··· Information given ···

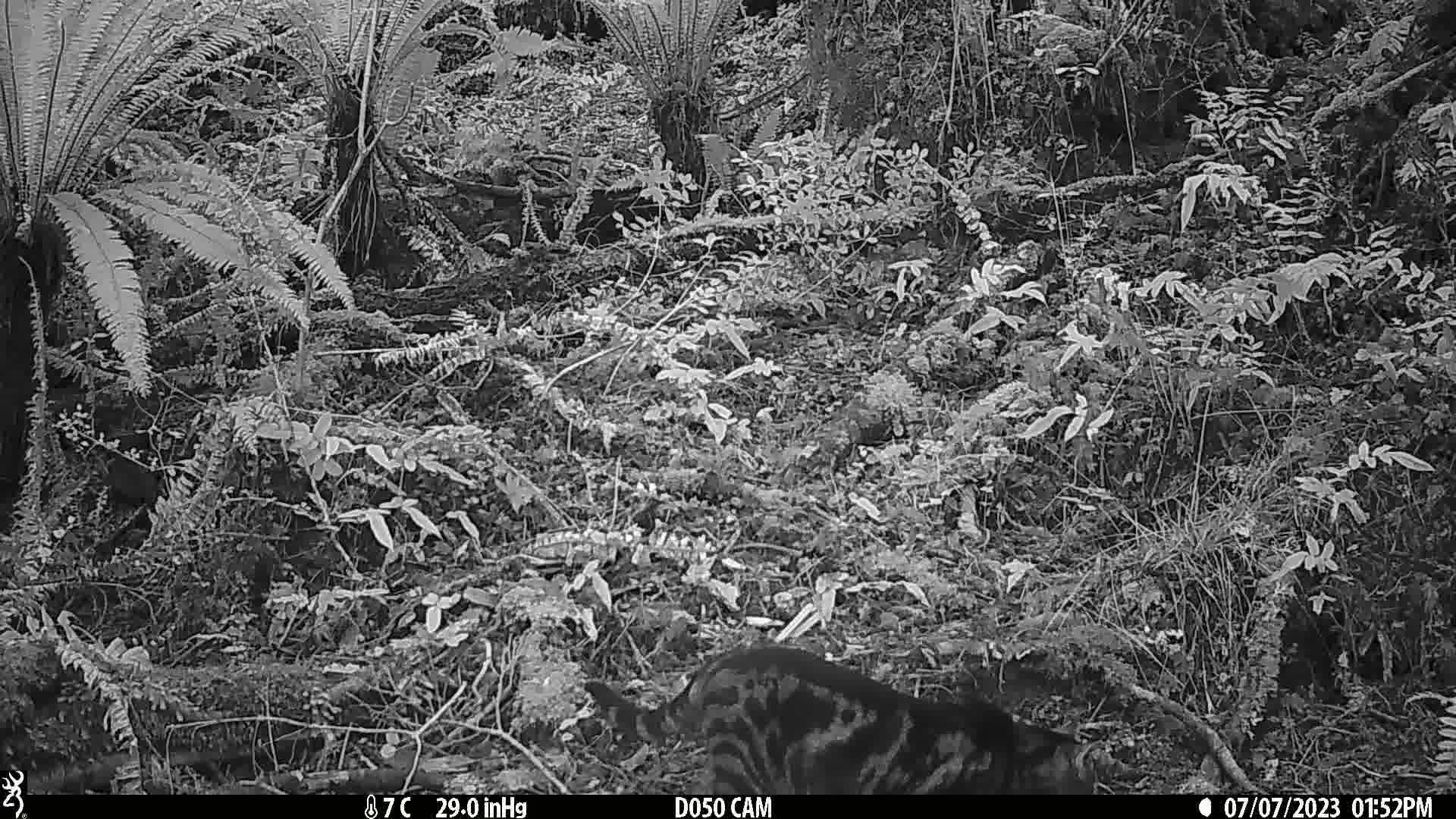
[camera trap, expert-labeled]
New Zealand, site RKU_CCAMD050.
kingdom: Animalia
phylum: Chordata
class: Mammalia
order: Carnivora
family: Felidae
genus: Felis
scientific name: Felis catus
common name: domestic cat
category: cat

···

**Task description:** Could you output the full set of entries exactly, skipping every picture?

**Your response:**
[camera trap, expert-labeled]
New Zealand, site RKU_CCAMD050.
kingdom: Animalia
phylum: Chordata
class: Mammalia
order: Carnivora
family: Felidae
genus: Felis
scientific name: Felis catus
common name: domestic cat
category: cat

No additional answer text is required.